2

I am trying to compile CUDA with clang, but the code I am trying to compile depends on a specific nvcc flag (-default-stream per-thread). How can I tell clang to pass the flag to nvcc?

For example, I can compile with nvcc and everythign works fine:

nvcc -default-stream per-thread *.cu -o app

But when I compile from clang, the program does not behave correctly because I can not pass the default-steam flag:

clang++ --cuda-gpu-arch=sm_35 -L/usr/local/cuda/lib64 *.cu -o app -lcudart_static -ldl -lrt -pthread

How do I get clang to pass flags to nvcc?

Increasingly Idiotic
  • 5,700
  • 5
  • 35
  • 73
  • 2
    It's not a general answer about compiler flags for clang, but for this particular one (`-default-stream per-thread`), [this blog](https://devblogs.nvidia.com/gpu-pro-tip-cuda-7-streams-simplify-concurrency/) indicates that an alternative method to get the same functionality is "`#define` the `CUDA_API_PER_THREAD_DEFAULT_STREAM` preprocessor macro before including CUDA headers (cuda.h or cuda_runtime.h)." That may be worth a try with clang. – Robert Crovella Oct 13 '19 at 18:56
  • Thanks, that blog post is extremely useful for this situation. For whatever reason, adding the define didn't work when compiling with clang (but it does when using nvcc?). Either way, that post has given me enough information to try and figure out something else. It is very much appreciated! – Increasingly Idiotic Oct 15 '19 at 15:54
  • Note that the define has to be in place before cuda_runtime_api.h is included. So the define doesn't work with nvcc as the blog states, because nvcc prepends that include to your file before any of your file is processed. I'm not that familiar with clang, so I wasn't sure if clang does that or not when processing cuda files. Probably it does, which may explain why its not working there. – Robert Crovella Oct 15 '19 at 17:22
  • I tried adding the define at the top of cuda_runtime.h directly, which worked for nvcc but not for clang. – Increasingly Idiotic Oct 16 '19 at 18:21

2 Answers2

2

It looks like it may not be possible.

nvcc behind the scenes calls either clang/gcc with some custom generated flags and then calls ptxas and some other stuff to create the binary.

e.g.

nvcc -default-stream per-thread foo.cu
# Behind the scenes
gcc -custom-nvcc-generated-flag -DCUDA_API_PER_THREAD_DEFAULT_STREAM=1 -o foo.ptx
ptxas foo.ptx -o foo.cubin

When compiling to CUDA from clang, clang compiles directly to ptx and then calls ptxas:

clang++ foo.cu -o app -lcudart_static -ldl -lrt -pthread
# Behind the scenes
clang++ -triple nvptx64-nvidia-cuda foo.cu -o foo.ptx
ptxas foo.ptx -o foo.cubin

clang never actually calls nvcc. It just targets ptx and calls the ptx assembler.
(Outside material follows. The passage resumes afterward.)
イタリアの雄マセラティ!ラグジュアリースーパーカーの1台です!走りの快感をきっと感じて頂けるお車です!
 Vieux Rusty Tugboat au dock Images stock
Unless you know what custom backend flags will be produced by nvcc and manually include them when calling clang, I'm not sure you can automatically pass an nvcc flag from clang.

Increasingly Idiotic
  • 5,700
  • 5
  • 35
  • 73
  • 1
    If a macro needs to be defined before inclusion of cuda_runtime.h, it will need to be passed via `-D` to clang. Under the hood clang does pre-include bunch of CUDA headers (and so does nvcc), so defining the macro in the source code would not have effect as that would be seen by compiler *after* the inclusion of cuda_runtime.h. – ArtemB Dec 30 '19 at 21:50
0

If you are using features specific to clang only for the host side and don't actually need it for the device side - you're probably looking for this :

https://devblogs.nvidia.com/separate-compilation-linking-cuda-device-code/

As @Increasingly-Idiotic points out - I believe clang does not "call" nvcc internally, hence I don't think you can pass arguments to it.